Average bed idle time (E) is a measure of the amount of time that beds are unoccupied, and is calculated by subtracting the total number of occupied bed days from the total number of available bed days.   Therefore, the most appropriate index of hospital work that can be calculated based on the data provided is bed turnover.


100. A 52 y.o. patient fell from 3 m height on the flat ground with the right lumbar area. He complains of pain in this area. There is microhematuria in the urea. Excretory urography revealed that kidney’s functioning is satisfactory. What is the most probable diagnosis?

A. Kidney’s contusion

B. Subcapsular kidney’s rupture

C. Multiple kidney’s ruptures

D. Paranephral hematoma

E. Kidney’s abruption


Answer: Kidney’s contusion

Explanation

A kidney contusion is a bruise or injury to the kidney that occurs as a result of a direct blow or trauma to the lower back or abdomen. The patient’s history of falling from a height onto the right lumbar area is consistent with this type of injury.

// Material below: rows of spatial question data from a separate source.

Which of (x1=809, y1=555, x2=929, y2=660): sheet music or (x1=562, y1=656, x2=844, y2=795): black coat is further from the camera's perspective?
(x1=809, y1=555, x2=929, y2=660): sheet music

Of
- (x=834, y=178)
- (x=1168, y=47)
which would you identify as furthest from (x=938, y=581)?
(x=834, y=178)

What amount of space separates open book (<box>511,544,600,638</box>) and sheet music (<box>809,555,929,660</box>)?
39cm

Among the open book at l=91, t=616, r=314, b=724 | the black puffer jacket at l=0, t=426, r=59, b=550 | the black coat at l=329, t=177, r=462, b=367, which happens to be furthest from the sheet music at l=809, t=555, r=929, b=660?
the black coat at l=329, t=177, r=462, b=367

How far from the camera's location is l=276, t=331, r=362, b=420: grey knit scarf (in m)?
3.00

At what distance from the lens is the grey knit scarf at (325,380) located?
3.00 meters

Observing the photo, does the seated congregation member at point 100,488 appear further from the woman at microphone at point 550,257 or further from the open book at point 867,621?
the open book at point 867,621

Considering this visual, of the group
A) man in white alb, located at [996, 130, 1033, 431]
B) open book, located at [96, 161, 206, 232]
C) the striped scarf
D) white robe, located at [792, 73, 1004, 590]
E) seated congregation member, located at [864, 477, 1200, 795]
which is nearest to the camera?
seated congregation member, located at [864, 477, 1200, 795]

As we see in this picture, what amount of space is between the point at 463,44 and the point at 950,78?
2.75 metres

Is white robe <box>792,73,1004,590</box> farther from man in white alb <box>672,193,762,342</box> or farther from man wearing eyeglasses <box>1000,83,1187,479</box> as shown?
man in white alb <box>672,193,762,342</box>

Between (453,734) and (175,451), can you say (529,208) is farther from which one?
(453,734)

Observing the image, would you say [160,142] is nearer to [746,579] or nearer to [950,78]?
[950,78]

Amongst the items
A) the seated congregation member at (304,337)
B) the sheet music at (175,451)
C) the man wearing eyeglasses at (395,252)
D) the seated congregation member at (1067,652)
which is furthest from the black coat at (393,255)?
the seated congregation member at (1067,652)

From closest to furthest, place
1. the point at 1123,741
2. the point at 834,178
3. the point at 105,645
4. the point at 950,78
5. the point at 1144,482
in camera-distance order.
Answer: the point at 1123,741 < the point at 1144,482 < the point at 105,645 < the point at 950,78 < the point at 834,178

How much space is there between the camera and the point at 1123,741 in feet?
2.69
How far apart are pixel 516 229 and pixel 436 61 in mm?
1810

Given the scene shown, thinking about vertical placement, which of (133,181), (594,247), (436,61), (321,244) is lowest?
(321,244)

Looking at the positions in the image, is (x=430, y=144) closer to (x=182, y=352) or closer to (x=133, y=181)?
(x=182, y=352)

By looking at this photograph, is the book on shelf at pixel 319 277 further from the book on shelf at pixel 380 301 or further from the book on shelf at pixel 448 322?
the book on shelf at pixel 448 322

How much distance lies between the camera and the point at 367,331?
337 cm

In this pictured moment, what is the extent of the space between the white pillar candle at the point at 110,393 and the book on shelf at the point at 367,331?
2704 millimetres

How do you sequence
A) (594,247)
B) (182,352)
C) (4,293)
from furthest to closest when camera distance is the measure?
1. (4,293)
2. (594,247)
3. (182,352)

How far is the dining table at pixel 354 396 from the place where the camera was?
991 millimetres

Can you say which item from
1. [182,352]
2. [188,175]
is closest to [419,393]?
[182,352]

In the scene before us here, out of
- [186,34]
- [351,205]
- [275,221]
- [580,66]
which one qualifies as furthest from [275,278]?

Microhematuria, or the presence of blood in the urine, is a common finding in patients with kidney contusions.   Excretory urography revealed that kidney’s functioning is satisfactory, which suggests that the kidney is not significantly damaged or ruptured.

Subcapsular kidney’s rupture (B) or multiple kidney’s ruptures (C) would likely result in a more severe injury and impaired kidney function. Paranephral hematoma (D) is a collection of blood near the kidney, usually caused by trauma, but it does not involve injury to the kidney itself.

Kidney’s abruption (E) is a rare condition in which the kidney is completely separated from its blood supply, usually as a result of trauma, and is typically accompanied by severe pain and bleeding.   Therefore, based on the clinical presentation and examination findings described, the most probable diagnosis is kidney’s contusion.